To optimally benefit from this course, you must already have sufficient knowledge of the System Verilog assertions to be capable of writing properties for formal verification. Hence, this training provides a module on formal analysis to help cover this essential background. 

In this course, you will learn how to code efficient SVA Properties for formal analysis, understand formal complexity and how to overcome it, and learn the basics of formal coverage.

After completing this course, you will be able to:

• Define reusable, functionally correct SVA properties that are efficient for formal tools.
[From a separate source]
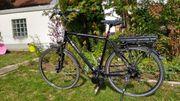 Pegasus Premio E Bike Herren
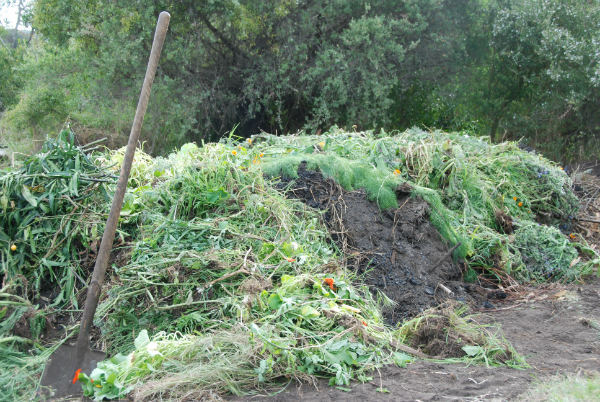 compost pile being built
These shall use abstract auxiliary code to simplify descriptions, make code maintenance easier, reduce debug time, and reduce tool-proof runtime.
• Set up, run, and analyze results from formal analysis.
• Identify designs upon which formal is likely to be successful while understanding formal complexity issues and how to identify and overcome them.
• Use a systematic property development process to approach a completely new verification problem.
• Understand the basics of formal coverage.
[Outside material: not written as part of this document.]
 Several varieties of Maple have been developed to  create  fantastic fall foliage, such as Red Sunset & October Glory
 The most recently updated release includes new modules on:

• "Basic complexity handling" which discusses the complexity in formal and how to identify and handle them.
• "Complexity reduction methods” which discusses the complexity reduction methods and which is suitable for which type of complexity problem.
• “Coverage in formal” which discusses the basics of coverage in formal verification and how coverage can be used in formal.   
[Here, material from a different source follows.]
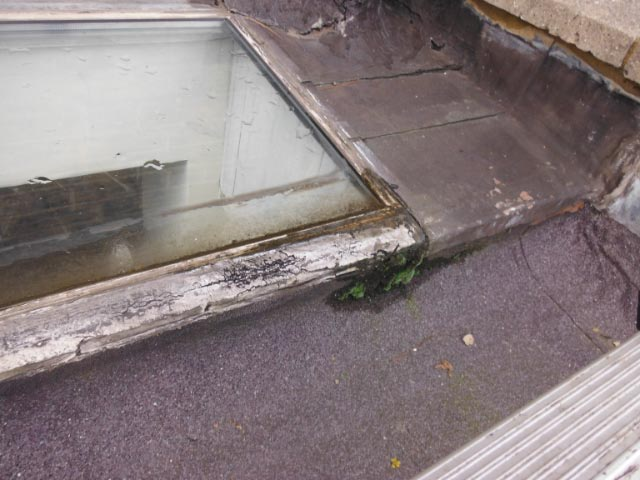 New Glass Skylight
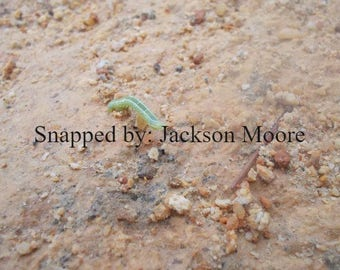 Interesting inchworm photo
Take this course to learn the basics of formal verification. 

What's Next? 

You can check out the complete training: Jasper Formal Fundamentals. There is a free online version of the training available 24/7 for all customers with a Cadence Learning and Support Portal account. If you are interested in an instructor-led version of the training, please contact Cadence Training. And don't forget to obtain your digital badge after completing the training!

You can also check Jasper University page for more materials on formal analysis and Jasper apps. 

Related Trainings 

Jasper Formal Expert Training Course | Cadence

Verilog Language and Application Training Course | Cadence

SystemVerilog for Design and Verification Training Course | Cadence

SystemVerilog Assertions Training Course | Cadence

Related Training Bytes 

Jasper Formal Property Verification (FPV) App: Basic Usage Demo (Video)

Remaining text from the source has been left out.